Soul stretches out for rest, even from dreams
and romantic fantasies
longs for the balm of sleep
waits for the healing

a sleep-filled night can bring.

If you ever suffer from insomnia you will recognise some of these “symptoms” I think.


Birthday Cake

My twin was good at cakes – not me
She of the cool, light fingers
And the heavy beating spoon.

For years, I obeyed the rules
Followed instructions
Minutely measured and accurately timed
More devotedly than an alchemist
Seeking to make gold
To create the cake of dreams.

But whatever I did
My kids still seemed to like the mixture in the bowl
More than the cake itself

Still do!

I wonder if that’s why nowadays I do a Birthday Trifle rather than a cake? I’m good at those ……

Almost New Year’s Eve

The wind is wrapping itself around the house tonight
yowling not howling, low and blowing
rumbling down the chimney in intervals
tugging at my soul.

It would be more at home on the moors than here
on this quiet London evening, in this suburban street
better to whip the moorland bushes, stroke the hill worn stones,
ride quickly flowing brooks, than sigh into my heart.

But, the wind obeys the weather’s wiles and wishes,
chooses chance, or  follows fate, travels its own path
not mine, not where I would prefer to be
on this dying-of-the-old-year evening,

if it could only have its freedom
if it really  is so free to be free.

This poem was written late on the evening of December 3oth 2012, running into New Year’s Eve.  Later on, after sleeping, by chance, I read ‘I Stood On The Tower’ by Alfred Lord Tennyson. The wind was still with me that morning, as it was with Tennyson all those years ago.

Halloween Happenstance

Midnight hour
Owls hoot
Long, low, mournful.

Bad omen.

Black cat slinks through the slit of light
Pushing the door ajar.

She creeps silently past the fridge, into the room
Stealthily, stretching  sexily
Stepping over the abandoned umbrella.
Brings in dark, damp outside smells
Tinged with woodsmoke
Which mingle with the acrid odour
On my hands.

Rubs my legs in anticipation, purring
Sensually, fondly, possessively –
Then suddenly she
Jumps

Knocking over the blood red
Bright red nail varnish
Spilling it on white carpeted floor.

I stop painting my toe nails
And swear
And curse

That bloody cat!

This poem was the result of an exercise in which each of us  took a selection of unseen cards out of a bag and wrote a poem which used the words written on the cards. My randomly chosen words were – fridge, cat, owl, nails and umbrella.

There is a peace

Strange to feel at peace
after so many years warring with myself
fighting against my fate
trying to change
that which is unchangeable.

Good to feel in grace
after too many times hurting in loss
crying bitter tears
in fruitless poetry
instead of choosing to live beyond the words.

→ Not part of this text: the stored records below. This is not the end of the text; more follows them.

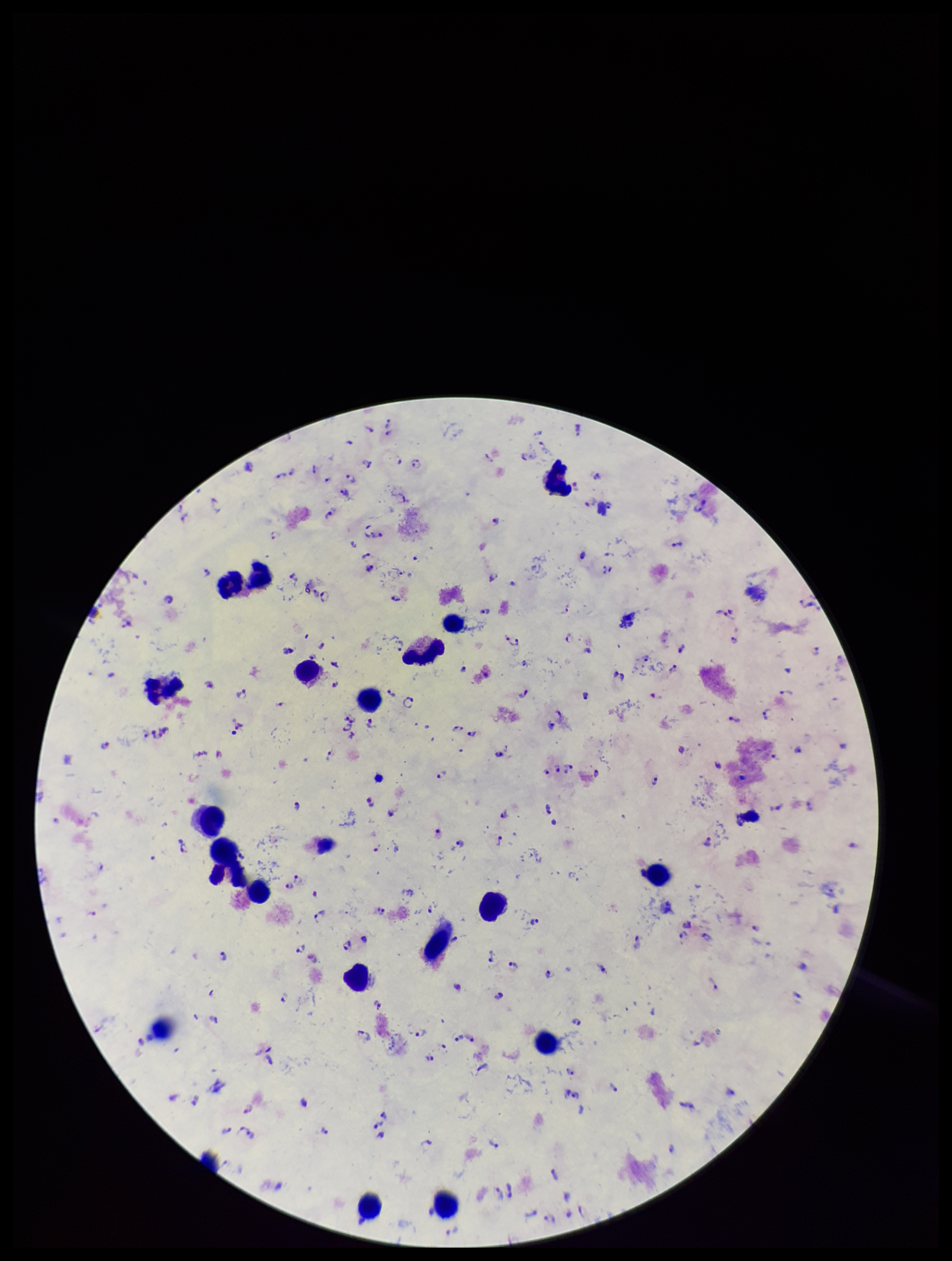

Summary:
  - Preparation: thick smear
  - Patient malaria status: infected
  - Plasmodium parasites: seen
  - Image size: 952×1261 pixels
  - Capture: smartphone photograph through the microscope eyepiece
  - Species reported for this patient: Plasmodium falciparum
  - Leukocyte count: 21
  - Stain: Giemsa
  - Field of view: one from this slide
  - Parasite count: 124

Sad to know that it is dead
the dream I tried in vain to create
taking too long to learn
that others choose their own lives too
and you alone
(and we alone)
live ours.

There are times we feel we have come to terms with life, sometimes after many years of pain and frustration. This was one of them.

Wind words

Words on the wind or the electronic ether

fragile as thistledown
strong as steel

let them go, let them go
let them land where they will

they are no more yours
they are theirs

words sent, words given
words found, words read

belong to those who receive them
like the wind.

I wrote this poem way back in 2008 – and now it has landed here.